Observation data (J2000.0 epoch)
- Constellation: Aquarius
- Right ascension: 21^{h} 18^{m} 52.96^{s}
- Declination: −07° 32′ 27.60″
- Redshift: 0.260110
- Heliocentric radial velocity: 77,979 km/s
- Distance: 3.129 Gly

Characteristics
- Type: Candidate BLAGN
- Size: ~337,000 ly (103.2 kpc) (estimated)

Other designations
- 2MASS J21185296-0732275, IVS B2116-077, THING 587726877802758324, NVSS J211852-073229, TXS 2116-077, OCARS 2116-077 PGC 3431405

= SDSS J211852.96−073227.5 =

Narrow-line Seyfert galaxy located in the constellation of Aquarius

SDSS J211852.96−073227.5 is a narrow-line Seyfert galaxy with an active galactic nucleus located in the constellation of Aquarius. The redshift of the object is (z) 0.26 and it was first discovered in April 2018 by astronomers who categorized the object as gamma-ray emitting.

== Description ==
SDSS J211852.96−073227.5 is classified as a late stage galaxy merger involving two late-type galaxies. When imaged, it is found to have two clearly resolved nuclei that is separated from each other by 12 kiloparsecs. Further observations, showed the merging companion galaxy at the same redshift, has presence of emission lines in its optical spectrum, confirming it a Type 2 Seyfert galaxy. A ring of Hydrogen-alpha material is shown surrounding the main galaxy's nucleus, with a curved filament feature connecting both nuclei. The supermassive black hole mass of the primary galaxy is estimated to be 3 × 10^{7} M_{☉}. Young stellar population of stars mainly between 0.5 and 2.5 billion years old, are located mainly inside the inner region of the companion galaxy.

Imaging made with Very Long Baseline Array (VLBA), showed SDSS J211852.95−073227.5 has a complex radio structure. When imaged, it has a core-jet morphology with a radio core showing an inverted radio spectrum at high frequencies while at lower frequencies, the spectrum is steep. The core is also found variable given that variations are shown. There is evidence of an extended structure on parsec-scales imaged at 22 and 43 GHz frequencies based on imaging by VLBI Exploration of Radio Astrometry (VERA). A dark matter halo of material is surrounding the core region.
——
What to work on:
1. Can you sum up the galaxy article in two sentences?
2. Would you retype everything in the galaxy article from "SDSS J211852.96−073227.5 is a" down to "as gamma-ray emitting."?
The records have no connection to the galaxy article.
——
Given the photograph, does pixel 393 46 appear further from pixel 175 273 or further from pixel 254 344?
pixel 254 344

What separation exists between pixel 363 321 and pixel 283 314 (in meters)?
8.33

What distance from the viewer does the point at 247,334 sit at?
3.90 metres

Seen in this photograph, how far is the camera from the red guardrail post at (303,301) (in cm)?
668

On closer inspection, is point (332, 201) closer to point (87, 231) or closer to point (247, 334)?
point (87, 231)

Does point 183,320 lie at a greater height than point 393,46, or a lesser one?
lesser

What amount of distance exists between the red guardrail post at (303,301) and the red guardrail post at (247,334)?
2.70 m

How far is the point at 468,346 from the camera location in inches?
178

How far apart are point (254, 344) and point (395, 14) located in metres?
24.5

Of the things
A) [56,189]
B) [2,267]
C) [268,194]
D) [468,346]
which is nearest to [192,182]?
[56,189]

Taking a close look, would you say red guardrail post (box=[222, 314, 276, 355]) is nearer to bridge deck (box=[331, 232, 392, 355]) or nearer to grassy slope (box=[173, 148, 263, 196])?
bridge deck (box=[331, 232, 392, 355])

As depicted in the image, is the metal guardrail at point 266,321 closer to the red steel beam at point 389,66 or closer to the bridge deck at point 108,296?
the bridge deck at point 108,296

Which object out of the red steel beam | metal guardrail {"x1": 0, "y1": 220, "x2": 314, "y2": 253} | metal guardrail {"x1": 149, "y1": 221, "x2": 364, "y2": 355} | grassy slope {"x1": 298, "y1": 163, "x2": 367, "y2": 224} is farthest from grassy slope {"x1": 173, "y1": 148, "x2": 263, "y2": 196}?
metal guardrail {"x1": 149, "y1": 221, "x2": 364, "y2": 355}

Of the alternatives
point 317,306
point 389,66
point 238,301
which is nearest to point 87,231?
——
Answers for the tasks:
1. SDSS J211852.96−073227.5 is a narrow-line Seyfert galaxy with an active galactic nucleus in the constellation of Aquarius, at a redshift of 0.26, and was first found to be gamma-ray emitting in April 2018. It is a late-stage merger of two late-type galaxies whose nuclei lie 12 kiloparsecs apart, and Very Long Baseline Array imaging shows a complex radio structure with a core-jet morphology and a variable core.

2.
SDSS J211852.96−073227.5 is a narrow-line Seyfert galaxy with an active galactic nucleus located in the constellation of Aquarius. The redshift of the object is (z) 0.26 and it was first discovered in April 2018 by astronomers who categorized the object as gamma-ray emitting.